Guillermo Martínez: "Die Pythagoras-Morde

Mord mit mathematischer Methode
 

 

Der Durchschnittsmensch verbindet den Namen "Pythagoras" mit der Summe der Quadrate über den Katheten; wenn er literarischen Neigungen nachgeht, eher mit einem gewissen Schaudern. Dass Mathematik und vor allem der Entdecker und Namensgeber verschiedener mathematischer Eigenschaften auch im kriminellen und kriminalen Umfeld eine Rolle spielen können, scheint daher beim ersten Augenschein etwas ungewöhnlich.

So denkt wohl auch der junge Mathematiker aus Buenos Aires, der zwecks Fortsetzung seiner Studien bei einem führenden Mathematiker nach Oxford kommt und dort bei einer alten Dame ein Souterrain-Zimmer bezieht. Bereits kurz nach der Ankunft trifft er vor dem Haus seiner Wirtin den bewunderten Mathematik-Professor Seldom und entdeckt gemeinsam mit dem beunruhigten "Partner" die Leiche der alten Dame. die offensichtlich erstickt wurde. Natürlich fällt der erste Verdacht des Inspektors auf die im Hause wohnende Enkelin, die nach dem Unfalltod ihrer Eltern dort aufgewachsen ist. Doch Seldom hat eine seltsame Ankündigung des Verbrechens mit dem Hinweis auf den Beginn einer Serie und mit einem seltsamen Symbol erhalten. Daher vermuten die beiden Mathematiker schnell einen mathematische geschulten Geist, der hier eine makabren Wettkampf mit der mathematischen Zunft in Szene setzt. Der zweite und dritte Mord lassen nicht lange auf sich warten und erlauben über die sich ändernden Zeichen auch eine Interpretation der Reihenstruktur. Verzweifelt suchen die beiden in Zusammenarbeit mit dem Polizei-Inspektor, der von der mathematischen Seite dieser Morde fasziniert ist und sich entsprechend weiterbildet, nach einer Korrelation zwischen den mathematischen Reihengliedern und den Mordopfern, um eine Vorhersage treffen zu können und damit weitere Morde zu verhindern oder gar den Täter zu identifizieren. Allen drei Fällen ist dabei gemeinsam, dass es sich um Opfer handelte, die sich sozusagen bereits überlebt hatten, das heißt, die kurz vor einem natürlichen Exitus standen.
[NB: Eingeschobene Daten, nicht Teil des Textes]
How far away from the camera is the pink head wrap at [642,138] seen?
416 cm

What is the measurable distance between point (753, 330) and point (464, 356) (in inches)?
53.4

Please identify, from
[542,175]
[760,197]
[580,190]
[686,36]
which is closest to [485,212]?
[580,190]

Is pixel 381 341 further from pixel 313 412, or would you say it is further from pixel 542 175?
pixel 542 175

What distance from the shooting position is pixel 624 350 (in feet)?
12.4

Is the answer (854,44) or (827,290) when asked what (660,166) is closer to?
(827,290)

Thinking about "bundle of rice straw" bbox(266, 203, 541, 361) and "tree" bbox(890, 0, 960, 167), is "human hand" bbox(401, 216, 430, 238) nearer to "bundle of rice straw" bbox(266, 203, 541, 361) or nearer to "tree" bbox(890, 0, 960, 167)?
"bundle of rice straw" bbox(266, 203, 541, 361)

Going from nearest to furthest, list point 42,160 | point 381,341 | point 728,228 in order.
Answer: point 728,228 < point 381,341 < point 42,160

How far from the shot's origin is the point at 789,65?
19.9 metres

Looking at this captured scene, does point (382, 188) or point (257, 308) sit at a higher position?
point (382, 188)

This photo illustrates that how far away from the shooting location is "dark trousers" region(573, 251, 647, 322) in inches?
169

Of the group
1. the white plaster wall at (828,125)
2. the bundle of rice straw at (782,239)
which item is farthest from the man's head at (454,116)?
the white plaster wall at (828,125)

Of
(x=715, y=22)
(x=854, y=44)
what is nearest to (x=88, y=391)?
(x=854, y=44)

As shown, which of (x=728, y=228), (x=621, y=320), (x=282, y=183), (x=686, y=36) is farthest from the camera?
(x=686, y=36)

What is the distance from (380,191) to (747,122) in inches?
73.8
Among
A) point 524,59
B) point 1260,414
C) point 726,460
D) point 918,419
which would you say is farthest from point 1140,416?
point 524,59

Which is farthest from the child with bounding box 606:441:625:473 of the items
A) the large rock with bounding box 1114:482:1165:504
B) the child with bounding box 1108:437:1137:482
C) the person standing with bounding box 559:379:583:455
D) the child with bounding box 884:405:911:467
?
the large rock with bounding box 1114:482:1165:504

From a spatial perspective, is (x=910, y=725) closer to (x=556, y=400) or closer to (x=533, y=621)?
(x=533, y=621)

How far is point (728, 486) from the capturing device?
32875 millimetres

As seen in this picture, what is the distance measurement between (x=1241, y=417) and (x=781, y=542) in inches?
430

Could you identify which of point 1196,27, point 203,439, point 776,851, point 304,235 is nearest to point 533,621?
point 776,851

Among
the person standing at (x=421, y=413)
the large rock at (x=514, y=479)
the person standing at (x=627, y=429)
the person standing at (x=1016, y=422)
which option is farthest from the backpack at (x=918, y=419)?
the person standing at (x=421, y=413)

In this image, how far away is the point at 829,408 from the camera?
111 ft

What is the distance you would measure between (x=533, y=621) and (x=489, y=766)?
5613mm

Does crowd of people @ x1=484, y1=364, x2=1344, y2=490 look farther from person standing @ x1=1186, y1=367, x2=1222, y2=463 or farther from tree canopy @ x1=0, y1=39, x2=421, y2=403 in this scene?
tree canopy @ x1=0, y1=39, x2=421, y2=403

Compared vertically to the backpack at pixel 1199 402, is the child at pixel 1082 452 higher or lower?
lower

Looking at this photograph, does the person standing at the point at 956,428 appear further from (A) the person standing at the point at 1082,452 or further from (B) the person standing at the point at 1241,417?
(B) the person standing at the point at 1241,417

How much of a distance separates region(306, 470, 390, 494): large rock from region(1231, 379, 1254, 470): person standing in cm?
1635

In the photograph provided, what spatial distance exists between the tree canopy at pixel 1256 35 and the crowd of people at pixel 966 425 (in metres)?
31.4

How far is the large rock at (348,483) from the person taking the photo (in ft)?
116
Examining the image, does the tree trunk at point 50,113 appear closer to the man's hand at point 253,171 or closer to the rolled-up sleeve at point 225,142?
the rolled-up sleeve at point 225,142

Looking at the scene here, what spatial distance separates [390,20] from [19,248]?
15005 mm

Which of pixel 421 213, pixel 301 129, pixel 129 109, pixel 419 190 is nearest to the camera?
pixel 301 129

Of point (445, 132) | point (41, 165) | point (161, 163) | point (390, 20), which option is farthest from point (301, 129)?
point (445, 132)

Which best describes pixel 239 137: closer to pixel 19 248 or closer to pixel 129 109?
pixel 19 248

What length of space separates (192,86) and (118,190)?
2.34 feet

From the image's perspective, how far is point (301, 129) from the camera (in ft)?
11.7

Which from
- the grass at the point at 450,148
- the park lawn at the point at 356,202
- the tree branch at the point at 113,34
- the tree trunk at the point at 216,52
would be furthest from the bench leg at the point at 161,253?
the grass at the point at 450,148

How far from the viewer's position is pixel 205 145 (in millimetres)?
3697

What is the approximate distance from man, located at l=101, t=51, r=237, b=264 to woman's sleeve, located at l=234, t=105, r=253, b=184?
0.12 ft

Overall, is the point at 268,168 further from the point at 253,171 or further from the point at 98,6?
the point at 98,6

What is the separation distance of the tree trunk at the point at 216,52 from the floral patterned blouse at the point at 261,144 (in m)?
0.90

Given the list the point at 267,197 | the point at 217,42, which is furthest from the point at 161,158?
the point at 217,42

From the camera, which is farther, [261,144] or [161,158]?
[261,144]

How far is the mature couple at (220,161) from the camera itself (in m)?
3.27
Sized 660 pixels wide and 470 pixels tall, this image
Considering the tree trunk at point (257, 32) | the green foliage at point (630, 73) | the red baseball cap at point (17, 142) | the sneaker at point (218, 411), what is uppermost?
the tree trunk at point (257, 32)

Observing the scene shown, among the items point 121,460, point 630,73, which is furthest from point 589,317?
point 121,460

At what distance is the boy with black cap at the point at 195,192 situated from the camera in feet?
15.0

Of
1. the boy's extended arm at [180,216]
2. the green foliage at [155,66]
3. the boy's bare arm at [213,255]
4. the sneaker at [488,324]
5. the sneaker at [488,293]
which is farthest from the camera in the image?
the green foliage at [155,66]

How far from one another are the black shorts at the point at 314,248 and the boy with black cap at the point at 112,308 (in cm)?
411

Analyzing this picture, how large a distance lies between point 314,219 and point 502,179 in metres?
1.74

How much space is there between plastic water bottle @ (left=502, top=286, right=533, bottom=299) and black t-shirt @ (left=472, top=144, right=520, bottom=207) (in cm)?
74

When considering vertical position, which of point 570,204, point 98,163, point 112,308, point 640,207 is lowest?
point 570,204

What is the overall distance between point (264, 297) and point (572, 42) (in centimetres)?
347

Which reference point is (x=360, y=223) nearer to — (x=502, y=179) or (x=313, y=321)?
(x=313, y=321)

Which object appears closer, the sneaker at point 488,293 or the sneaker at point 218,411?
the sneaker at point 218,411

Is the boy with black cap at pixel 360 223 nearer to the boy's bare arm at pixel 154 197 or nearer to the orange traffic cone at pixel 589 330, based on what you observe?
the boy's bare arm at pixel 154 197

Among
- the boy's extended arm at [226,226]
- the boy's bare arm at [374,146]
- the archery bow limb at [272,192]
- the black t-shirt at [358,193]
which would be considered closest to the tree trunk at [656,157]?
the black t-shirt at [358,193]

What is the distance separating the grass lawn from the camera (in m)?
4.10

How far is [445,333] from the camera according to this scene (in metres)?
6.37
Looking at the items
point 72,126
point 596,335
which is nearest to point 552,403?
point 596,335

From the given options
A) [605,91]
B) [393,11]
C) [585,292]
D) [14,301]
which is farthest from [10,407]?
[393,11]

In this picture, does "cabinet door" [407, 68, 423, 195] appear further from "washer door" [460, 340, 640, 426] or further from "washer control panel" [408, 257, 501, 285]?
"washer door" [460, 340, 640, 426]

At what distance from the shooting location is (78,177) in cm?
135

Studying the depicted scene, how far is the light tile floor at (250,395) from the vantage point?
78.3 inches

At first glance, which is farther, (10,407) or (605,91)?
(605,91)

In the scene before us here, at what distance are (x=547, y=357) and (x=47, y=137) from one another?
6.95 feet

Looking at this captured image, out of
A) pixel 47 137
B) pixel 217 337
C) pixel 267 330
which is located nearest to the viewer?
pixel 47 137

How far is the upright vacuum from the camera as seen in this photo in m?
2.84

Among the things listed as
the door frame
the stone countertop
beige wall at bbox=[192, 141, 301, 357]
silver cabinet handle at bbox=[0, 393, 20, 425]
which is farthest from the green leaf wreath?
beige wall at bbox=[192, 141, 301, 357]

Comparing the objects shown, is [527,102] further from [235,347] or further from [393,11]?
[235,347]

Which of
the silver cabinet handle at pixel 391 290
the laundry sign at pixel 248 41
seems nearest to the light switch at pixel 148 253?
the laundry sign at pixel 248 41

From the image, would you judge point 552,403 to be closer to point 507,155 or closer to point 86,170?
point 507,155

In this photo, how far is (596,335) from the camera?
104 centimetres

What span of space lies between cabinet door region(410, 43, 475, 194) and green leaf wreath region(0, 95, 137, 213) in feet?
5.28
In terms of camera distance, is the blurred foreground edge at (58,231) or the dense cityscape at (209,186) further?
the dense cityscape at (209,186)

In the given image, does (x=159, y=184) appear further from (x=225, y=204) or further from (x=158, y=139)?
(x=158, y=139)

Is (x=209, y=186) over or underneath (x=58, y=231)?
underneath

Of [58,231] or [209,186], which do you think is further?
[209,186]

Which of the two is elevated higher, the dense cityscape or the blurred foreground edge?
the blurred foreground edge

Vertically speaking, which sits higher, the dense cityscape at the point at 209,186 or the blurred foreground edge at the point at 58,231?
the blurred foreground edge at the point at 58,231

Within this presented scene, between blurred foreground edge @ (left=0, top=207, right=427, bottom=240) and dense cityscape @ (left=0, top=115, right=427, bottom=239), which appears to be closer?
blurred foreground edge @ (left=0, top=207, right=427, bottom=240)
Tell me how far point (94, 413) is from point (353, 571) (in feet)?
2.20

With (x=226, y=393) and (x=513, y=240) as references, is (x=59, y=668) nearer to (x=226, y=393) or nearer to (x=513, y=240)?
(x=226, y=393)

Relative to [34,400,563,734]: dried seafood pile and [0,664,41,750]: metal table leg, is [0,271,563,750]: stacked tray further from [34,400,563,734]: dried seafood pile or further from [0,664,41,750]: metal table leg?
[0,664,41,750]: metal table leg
Während der Inspektor und die beiden Hobby-Detektive im Verein mit der frisch gewonnenen Freundin des jungen Argentiniers noch nach diesen Mustern suchen, geschieht ein schreckliches Busunglück, bei dem eine Reihe von behinderten Kindern sterben. Plötzlich fügen sich einige Puzzlesteine zu einem erkennbaren Bild zusammen, und der Täter erscheint im Visier seiner Jäger. Doch als der Leser bereits das Buch zuklappen will und sich die letzten Seiten - ist eh nur ein Epilog, denkt er - sparen will, kippt das neu gewonnene Bild plötzlich, und die Wahrheit schält sich aus der Camouflage heraus. Diese wollen wir jedoch hier nicht verraten, um potentiellen Lesern nicht die Spannung zu rauben. Schließlich handelt es sich um einen Kriminalroman, und dessen Auflösung gibt man nicht im Internet zum besten.

Guillermo Martínez hat mit diesem Buch einen temporeichen und flüssigen Kriminalroman verfasst, der ein - vermeintlich - so trockenes Fach wie die Mathematik auf anschauliche Weise mit dem Ambiente des Verbrechens verbindet. Dabei gerät die Mathematik jedoch nicht in schlechte Gesellschaft und schon gar nicht in den Ruf, Morde methodisch möglich zu machen. Wer Sinn für Zahlenspiele hat, kann auch an Hand des Textes kleinere Übungen zur Erkennung von Reihenmustern absolvieren. Verraten werden die Lösungen zwar explizit nicht, aber es gibt einen ganz dicken Hinweis auf die Lösung. Wer hinschaut, findet sie sicherlich!

Das Buch ist im Eichborn-Verlag unter der ISBN 3-8218-0950-7 erschienen und kostet 17,90 Euro.